> [TO DO]
Turn every line of the material below into a numbered list, one line per number, and leave out the blank lines.
----
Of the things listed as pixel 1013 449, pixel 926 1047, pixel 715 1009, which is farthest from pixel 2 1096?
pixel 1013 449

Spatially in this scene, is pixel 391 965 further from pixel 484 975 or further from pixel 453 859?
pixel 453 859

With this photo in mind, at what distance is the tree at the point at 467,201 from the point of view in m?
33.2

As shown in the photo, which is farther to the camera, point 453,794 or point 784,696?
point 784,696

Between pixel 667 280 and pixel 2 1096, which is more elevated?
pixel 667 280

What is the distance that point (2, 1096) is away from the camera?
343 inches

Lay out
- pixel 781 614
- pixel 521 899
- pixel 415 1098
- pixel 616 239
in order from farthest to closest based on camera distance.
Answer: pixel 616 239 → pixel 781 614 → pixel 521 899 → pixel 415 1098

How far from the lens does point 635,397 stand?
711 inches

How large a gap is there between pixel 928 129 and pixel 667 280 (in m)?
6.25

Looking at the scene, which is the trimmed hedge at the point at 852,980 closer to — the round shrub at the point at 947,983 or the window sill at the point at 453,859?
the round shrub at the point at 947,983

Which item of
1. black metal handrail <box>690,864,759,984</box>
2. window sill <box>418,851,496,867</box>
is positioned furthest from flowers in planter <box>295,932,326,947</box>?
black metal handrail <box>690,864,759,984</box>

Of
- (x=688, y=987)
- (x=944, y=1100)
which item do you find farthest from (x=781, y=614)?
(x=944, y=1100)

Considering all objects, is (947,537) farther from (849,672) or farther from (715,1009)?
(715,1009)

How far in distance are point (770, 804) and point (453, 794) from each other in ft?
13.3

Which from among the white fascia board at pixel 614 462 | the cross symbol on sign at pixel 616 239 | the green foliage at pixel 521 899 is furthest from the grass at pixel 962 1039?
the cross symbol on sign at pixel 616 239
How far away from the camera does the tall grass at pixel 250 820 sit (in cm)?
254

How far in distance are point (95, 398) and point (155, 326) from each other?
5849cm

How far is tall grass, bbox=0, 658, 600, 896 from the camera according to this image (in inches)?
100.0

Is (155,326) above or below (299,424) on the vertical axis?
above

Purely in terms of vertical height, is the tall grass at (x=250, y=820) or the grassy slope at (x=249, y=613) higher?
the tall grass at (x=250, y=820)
----
> [RESPONSE]
1. Of the things listed as pixel 1013 449, pixel 926 1047, pixel 715 1009, which is farthest from pixel 2 1096?
2. pixel 1013 449
3. Spatially in this scene, is pixel 391 965 further from pixel 484 975 or further from pixel 453 859?
4. pixel 453 859
5. With this photo in mind, at what distance is the tree at the point at 467,201 from the point of view in m?
6. 33.2
7. As shown in the photo, which is farther to the camera, point 453,794 or point 784,696?
8. point 784,696
9. Between pixel 667 280 and pixel 2 1096, which is more elevated?
10. pixel 667 280
11. What is the distance that point (2, 1096) is away from the camera?
12. 343 inches
13. Lay out
14. - pixel 781 614
15. - pixel 521 899
16. - pixel 415 1098
17. - pixel 616 239
18. in order from farthest to closest based on camera distance.
19. Answer: pixel 616 239 → pixel 781 614 → pixel 521 899 → pixel 415 1098
20. How far from the lens does point 635,397 stand?
21. 711 inches
22. How large a gap is there between pixel 928 129 and pixel 667 280 (in m)?
23. 6.25
24. Looking at the scene, which is the trimmed hedge at the point at 852,980 closer to — the round shrub at the point at 947,983 or the window sill at the point at 453,859?
25. the round shrub at the point at 947,983
26. Which item of
27. 1. black metal handrail <box>690,864,759,984</box>
28. 2. window sill <box>418,851,496,867</box>
29. is positioned furthest from flowers in planter <box>295,932,326,947</box>?
30. black metal handrail <box>690,864,759,984</box>
31. Of
32. - (x=688, y=987)
33. - (x=944, y=1100)
34. which item do you find farthest from (x=781, y=614)?
35. (x=944, y=1100)
36. Considering all objects, is (947,537) farther from (849,672) or farther from (715,1009)?
37. (715,1009)
38. How far in distance are point (770, 804) and point (453, 794) from each other in ft?
39. 13.3
40. Which from among the white fascia board at pixel 614 462 | the cross symbol on sign at pixel 616 239 | the green foliage at pixel 521 899 is furthest from the grass at pixel 962 1039?
41. the cross symbol on sign at pixel 616 239
42. How far away from the camera does the tall grass at pixel 250 820 sit (in cm)?
43. 254
44. How far in distance are point (95, 398) and point (155, 326) from each other?
45. 5849cm
46. How far is tall grass, bbox=0, 658, 600, 896 from the camera according to this image (in inches)?
47. 100.0
48. Is (155,326) above or below (299,424) on the vertical axis?
49. above
50. Purely in terms of vertical height, is the tall grass at (x=250, y=820) or the grassy slope at (x=249, y=613) higher?
51. the tall grass at (x=250, y=820)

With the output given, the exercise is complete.